In this longitudinal study, we assessed the utility of assays with E-C3d and E-C4d, as compared with the serum C3 and C4 assays in routine clinical use, as measures of lupus disease activity.
PATIENTS AND METHODS
Study participants
All study participants were 18 years of age or older, and all provided written informed consent. No one was excluded based on sex or ethnicity. The University of Pittsburgh Institutional Review Board approved this study.
SLE patients
Consecutive patients with SLE were recruited and followed up during routine visits to the University of Pittsburgh Lupus Patient Care and Translational Research Center, from August 2000 to January 2005. Only patients who met the 1982 (23) or 1997 (24) American College of Rheumatology revised criteria for the classification of definite SLE and who had attended at least 3 office visits were included in this study. As part of their routine care, all patients underwent a history-taking and physical examination by physicians (SM, AK, and KM) who were blinded to the results of the E-C3d and E-C4d assays. The majority of the patients were evaluated by a single physician (SM). SLE disease activity was measured at the time of each clinic visit, using the SLAM (3) and SELENA–SLEDAI (4). All physicians were trained in completion of these disease activity indices. All records were reviewed and verified by a single reviewer (AK).

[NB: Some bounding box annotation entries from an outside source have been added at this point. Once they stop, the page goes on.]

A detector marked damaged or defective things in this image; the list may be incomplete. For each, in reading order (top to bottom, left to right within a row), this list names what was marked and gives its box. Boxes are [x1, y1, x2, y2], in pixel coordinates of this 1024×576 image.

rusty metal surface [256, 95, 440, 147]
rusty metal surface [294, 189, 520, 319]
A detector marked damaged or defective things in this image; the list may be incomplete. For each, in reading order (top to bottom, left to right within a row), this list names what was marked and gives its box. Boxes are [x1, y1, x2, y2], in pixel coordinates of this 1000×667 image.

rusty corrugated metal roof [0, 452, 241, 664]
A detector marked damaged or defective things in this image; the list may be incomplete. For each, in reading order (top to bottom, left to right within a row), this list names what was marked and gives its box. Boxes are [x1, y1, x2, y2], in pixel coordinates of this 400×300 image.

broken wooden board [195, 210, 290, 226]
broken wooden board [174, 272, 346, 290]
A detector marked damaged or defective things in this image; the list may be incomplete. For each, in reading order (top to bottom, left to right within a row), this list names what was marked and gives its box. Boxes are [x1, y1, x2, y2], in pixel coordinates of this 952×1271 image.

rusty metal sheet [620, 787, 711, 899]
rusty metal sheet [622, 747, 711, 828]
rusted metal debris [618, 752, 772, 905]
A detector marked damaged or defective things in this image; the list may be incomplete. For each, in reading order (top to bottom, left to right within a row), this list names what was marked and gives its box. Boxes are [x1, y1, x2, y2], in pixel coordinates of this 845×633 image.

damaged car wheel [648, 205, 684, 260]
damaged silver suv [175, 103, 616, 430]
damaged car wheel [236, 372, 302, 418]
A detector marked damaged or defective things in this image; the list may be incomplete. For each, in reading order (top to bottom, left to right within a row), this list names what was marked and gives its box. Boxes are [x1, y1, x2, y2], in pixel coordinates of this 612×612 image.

Patients with other diseases
Two hundred ninety randomly selected patients with 1 of 16 other rheumatologic, inflammatory, or hematologic diseases were recruited from subspecialty clinics affiliated with the University of Pittsburgh. These diseases included systemic sclerosis (n = 69), inflammatory myopathy (n = 52), rheumatoid arthritis (n = 44), chronic hepatitis C virus infection (n = 45), primary Sjögren’s syndrome (n = 24), primary antiphospholipid syndrome (n = 9), urticarial vasculitis (n = 8), sickle cell disease (n = 8), primary Raynaud’s phenomenon (n = 6), systemic vasculitis (n = 5), stem cell transplant (n = 8), cutaneous lupus (n = 3), coagulopathy (n = 4), psoriatic arthritis (n = 2), sarcoidosis (n = 1), and osteoarthritis (n = 2).
Healthy control subjects
Healthy control subjects were recruited through advertisements posted on the University of Pittsburgh campus. To confirm their healthy status, these participants completed a brief questionnaire regarding obvious medical conditions.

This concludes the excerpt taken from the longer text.